Tuesday, February 28, 2012

A Satmar Woman's Response To Deborah Feldman


A Female Member of the Satmar Community in Williamsburg takes Deborah Feldman to task for her allegations in a recent newspaper interview…
She now calls herself Deborah, but I remember her as Suri. We grew up together and attended the same school from fifth through twelfth grade. (She was actually my younger sister’s grade mate, a couple of years my junior.) She came to Satmar when Bais Yaakov of Vien, the most liberal of Williamsburg’s schools for girls, would no longer tolerate her behavioral issues.
Her aunt (whom she refers to as Aunt Chaya in her book and whom she speaks of disparagingly) was the English principal of our school. A highly respected, refined and with-it woman, she vouched for her niece and took upon herself to give Suri the best possible school experience.
Seems like Suri has repaid the kindness in spades. Based solely on her own dysfunctional upbringing (which has undoubtedly stoked her rebellious streak), she has shamelessly sunk so low as to trash an entire community. It boggles the mind… and sadly speaks for itself. What I can say with absolute certainty is that she did not undergo most of what she claims she did, and I would like to counter some of her blatant fabrications.

TASKS TO CARRY OUT =>
(A) Rewrite the post responding to Deborah Feldman from "Her aunt (whom" to "possible school experience.", changing "refined" to "gracious".
(B) Answer these questions from the post responding to Deborah Feldman:
(i) From which grade through which grade did the writer and Suri attend the same school?
(ii) What position did Suri's aunt hold at the school?
(iii) Which school did Suri attend before coming to Satmar?
(C) Pick up the post responding to Deborah Feldman where it ends, and write what comes next.

EXTRACTED INFORMATION =>
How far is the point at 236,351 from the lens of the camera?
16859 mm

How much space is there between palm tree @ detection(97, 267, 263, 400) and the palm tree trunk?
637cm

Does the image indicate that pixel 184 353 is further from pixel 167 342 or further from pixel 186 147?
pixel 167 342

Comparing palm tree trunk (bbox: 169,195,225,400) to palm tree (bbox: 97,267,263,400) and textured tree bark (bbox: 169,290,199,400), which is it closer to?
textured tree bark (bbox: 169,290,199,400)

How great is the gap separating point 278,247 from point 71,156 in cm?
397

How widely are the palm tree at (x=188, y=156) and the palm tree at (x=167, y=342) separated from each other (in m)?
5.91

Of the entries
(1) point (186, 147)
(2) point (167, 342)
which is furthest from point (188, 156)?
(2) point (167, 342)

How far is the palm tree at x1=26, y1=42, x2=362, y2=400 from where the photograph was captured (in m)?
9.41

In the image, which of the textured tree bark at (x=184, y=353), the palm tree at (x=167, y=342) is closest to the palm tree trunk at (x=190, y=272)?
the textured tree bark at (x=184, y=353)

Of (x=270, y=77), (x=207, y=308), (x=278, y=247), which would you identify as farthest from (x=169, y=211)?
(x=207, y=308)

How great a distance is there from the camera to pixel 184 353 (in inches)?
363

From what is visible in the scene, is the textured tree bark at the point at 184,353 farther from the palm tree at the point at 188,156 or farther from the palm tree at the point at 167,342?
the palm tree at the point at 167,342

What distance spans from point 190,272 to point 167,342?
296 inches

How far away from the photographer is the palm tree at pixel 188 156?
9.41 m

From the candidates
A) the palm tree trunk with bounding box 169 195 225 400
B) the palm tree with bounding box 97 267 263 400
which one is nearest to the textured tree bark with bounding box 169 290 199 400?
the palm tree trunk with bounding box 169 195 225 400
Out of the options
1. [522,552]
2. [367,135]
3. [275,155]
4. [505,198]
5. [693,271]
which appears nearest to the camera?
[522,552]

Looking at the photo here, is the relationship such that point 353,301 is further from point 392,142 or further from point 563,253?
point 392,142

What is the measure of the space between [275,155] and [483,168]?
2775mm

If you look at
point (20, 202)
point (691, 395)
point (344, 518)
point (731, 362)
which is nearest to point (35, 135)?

TASK-BY-TASK RESULTS =>
(A)
Her aunt (whom she refers to as Aunt Chaya in her book and whom she speaks of disparagingly) was the English principal of our school. A highly respected, gracious and with-it woman, she vouched for her niece and took upon herself to give Suri the best possible school experience.

(B)
(i) From fifth through twelfth grade.
(ii) She was the English principal.
(iii) Bais Yaakov of Vien.

(C)
To begin with, classy and intelligent people do not grant interviews to tabloid papers, unless they are willing to do whatever it takes to get publicity. When I’ll be in a forgiving mood, I’ll be dan l’kaf zchus (give her the benefit of the doubt) that maybe the paper deliberately twisted her words. But something tells me they were her own. After all, sensationalism sells.
Deception: Suri lays it on thick when asked to describe a bathing suit worn in summer camp: “Picture this really shiny nylon fabric and thick, floppy, long sleeves, and pants covered with an extra layer of material to make it look like a skirt.” The real thing: At most, a “chassidish” bathing suit is a short-sleeve dress reaching mid-thigh, made of thin spandex fabric; quite comfortable, in fact, as well as modest.
Fiction: The subject of (sex) relations was a total mystery to Suri and her husband, she alleges. A bright, open-minded and inquisitive girl who managed to hide books under her bed, Suri would have us believe that she skipped the library’s reading material on anatomy and sex? Even the most naïve of Satmar girls are pretty much aware of what awaits them on their wedding night, so spare us the dramatics Suri.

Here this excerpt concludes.